» **QUESTIONS TO ANSWER**:
1. In the blog post, what does the magic mirror tell the greedy young man to invest in?
2. Reproduce the blog post word for word between "by Laura Rowley" and "him a genius.", inclusive.

» **STUDY TEXT**:
####
Fireside Finance

A periodic blog dedicated to providing commentary and encouraging debate on topics in Economics and Finance.

About Me

Age: 26 Occupation: Private Equity

Thursday, June 12, 2008

From Yahoo Finance: Couldn't have said it better myself

Laura Rowley Money & Happiness

Laura Rowley, Money & Happiness

Has the American Dream Become a Fairy Tale?

by Laura Rowley

Excellent (113 Ratings)
Posted on Wednesday, June 11, 2008, 12:00AM

Once upon a time there was a greedy young man with shiny wingtips and important degrees. His father, an advisor to the king, had paid the young man's way through an Ivy League college and got him a job managing the village's pension investments.

The greedy young man went to his magic mirror and said, "Mirror, mirror, I'm at the top of my field, I'm entitled to a higher yield. I'd like to earn that yield today, so I get a bonus with my pay. Tell me now, because here's the thing -- I'm really entitled to earn more than the king."

The mirror replied, "Call Wall Street please, and invest in mortgage-backed securities. Don't worry whether the yield will last, this way you'll get your bonus fast."

And the greedy young man went on television, where the media declared him a genius.

The Investment Banker

Once upon a time there was a greedy investment banker with shiny high heels and important Ivy League degrees. She went to her magic mirror and said, "Mirror, mirror on the wall, I'm clearly entitled to a windfall. I'm putting upon you the onus -- what's the best way to boost my bonus?"

The mirror replied, "Here you'll find the recipe -- sell this hot security: Bundle good and bad mortgages together, slice and dice them and sell them as treasure. Don't worry about what's really inside -- anything foul the rating agencies can hide. If you follow my advice today, surely you'll increase your rate of pay."

And the greedy investment banker went on television, where the media declared her a genius.

The Bank President

Once upon a time there was a greedy bank president with a fancy gold watch and important degrees. He went to his magic mirror and said, "I find myself on the executive floor -- I'm really entitled to be earning more. If the stock went up I'd have no cares, since I own about a million shares. Ten other banks have opened on my block -- tell me how to boost my stock."
####
» **DATASET EXCERPT**:
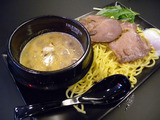 20130423_IKEMEN_2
####
» **TASK-BY-TASK SOLUTIONS**:
1. Mortgage-backed securities.

2.
by Laura Rowley

Excellent (113 Ratings)
Posted on Wednesday, June 11, 2008, 12:00AM

Once upon a time there was a greedy young man with shiny wingtips and important degrees. His father, an advisor to the king, had paid the young man's way through an Ivy League college and got him a job managing the village's pension investments.

The greedy young man went to his magic mirror and said, "Mirror, mirror, I'm at the top of my field, I'm entitled to a higher yield. I'd like to earn that yield today, so I get a bonus with my pay. Tell me now, because here's the thing -- I'm really entitled to earn more than the king."

The mirror replied, "Call Wall Street please, and invest in mortgage-backed securities. Don't worry whether the yield will last, this way you'll get your bonus fast."

And the greedy young man went on television, where the media declared him a genius.